Франкфурт, Карлсруэ, Манхейм, вокзал Берлин-Фридрихштрассе — и везде тот же самый мальчик, только каждый раз в новой роли. То скучающе поглядывает, как карманник, то плачет, как будто заблудился, то снова тащит багажную тележку или стоит весь в синяках. Радек был счастлив, когда революционеры достигли северного побережья и выбрались из Германии. В Швеции он не видел мальчика, так же как и в заснеженной Финляндии, но зато он появился на железнодорожном вокзале в Петрограде. Это был тот самый немецкий мальчик! С веснушками на лице, с тем же самым взглядом голубых глаз и слишком рано приобретенной серьезностью. Этот старый-новый мальчик заговорил по-русски.

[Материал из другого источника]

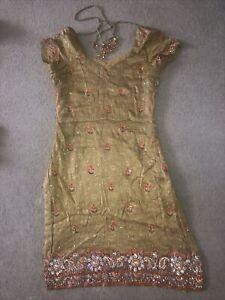 Orange & Gold Silk Salwar Kameez - Size 10-12 - Full Embroidery
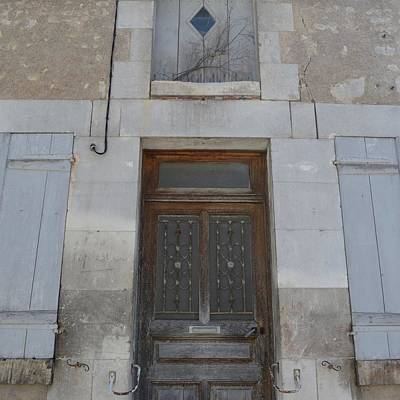 Photograph - French Window With Door by Cheryl Miller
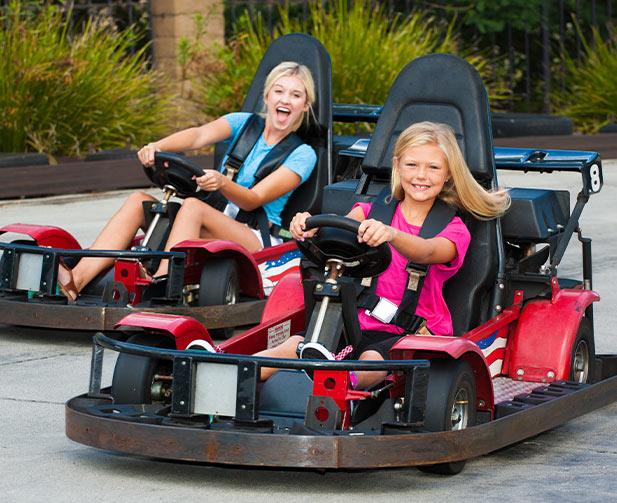 Boomers Go-Karts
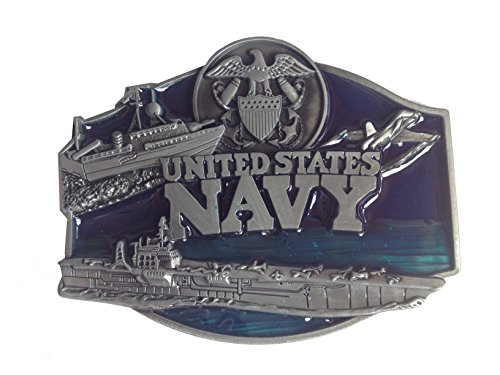 US Navy Men's Belt Buckles Metal Western American Bolo Tie for Leather Belt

— Здравствуйте, товарищ Радек, я вас знаю, — сказал он и серьезно протянул ладонь для рукопожатия.
— А откуда ты меня знаешь? — спросил австрийский большевик на ломаном русском и по-мужски пожал маленькую ладонь.

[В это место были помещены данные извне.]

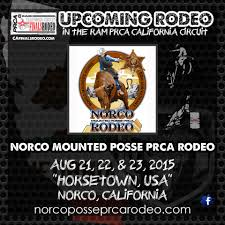 31st Annual Norco Mounted Posse PRCA Rodeo Starts Tonight In ... Mens Accsories Boot Barn Looking For Festival Attire Youve Come To The Right Place Only Cowboy Boots Botas Vaqueras Vaquero Lady Horseman Receives Justin Standard Of West Award 56 Best Red White And Blue Images On Pinterest Cowboys Flags 334 Shoes Cowgirl Boots 469638439jpg Dr Martens Ironbridge Safety Toe Kiddie Korral Barn Official Bootbarn Instagram 84 Country Chic 101 Chic Zero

— Меня попросили встретить и позаботиться о вас, пока вы не освоитесь.
— У тебя есть что-нибудь общее с немецкими мальчишками из Ротвайля, Карлсруэ, Штутгарта и других германских городов?
— Я не понимаю, товарищ Радек. Я ненавижу немцев. Что это вы видели там, в Германии?
— Ничего, ничего, — ответил Карл Радек и подумал, что его время прошло. Он обнял этого русского мальчишку, как будто обнимал тех других, встреченных в Германии, и понял, что теперь все будет иначе, чем до сих пор. Через три года после окончания Великой войны Карл Радек снова станет эмигрантом. Будет метать громы и молнии в Ленина и большевиков, называя их в американских газетах «бациллами мира», и никому не скажет о том, что первая трещина в его революционных взглядах появилась тогда, когда ему показалось, что в каждом русском и немецком городе есть один и тот же светловолосый мальчик, ожидающий только его.
Впрочем, Радека хоть кто-то ждал. Однако, когда состав с двумя опломбированными вагонами проходил через Карлсруэ, в своем доме химик Фриц Габер, отец всех готических докторов, сидел в одиночестве. Он был вдовцом, а сына отправил на учебу в военное училище. Он получил несколько дней отпуска для продажи старого семейного дома, еще сохранившего запах его жены Клары Иммервар. Химик-смерть думал теперь о том, что время его успехов прошло. Он был еще прежним, все еще считал, что в мирное время ученый принадлежит всему миру, а во время войны — только своей нации, но на себя он уже давно смотрел как на мертвеца. Он рассуждал как ученый: на сколько процентов он мертв?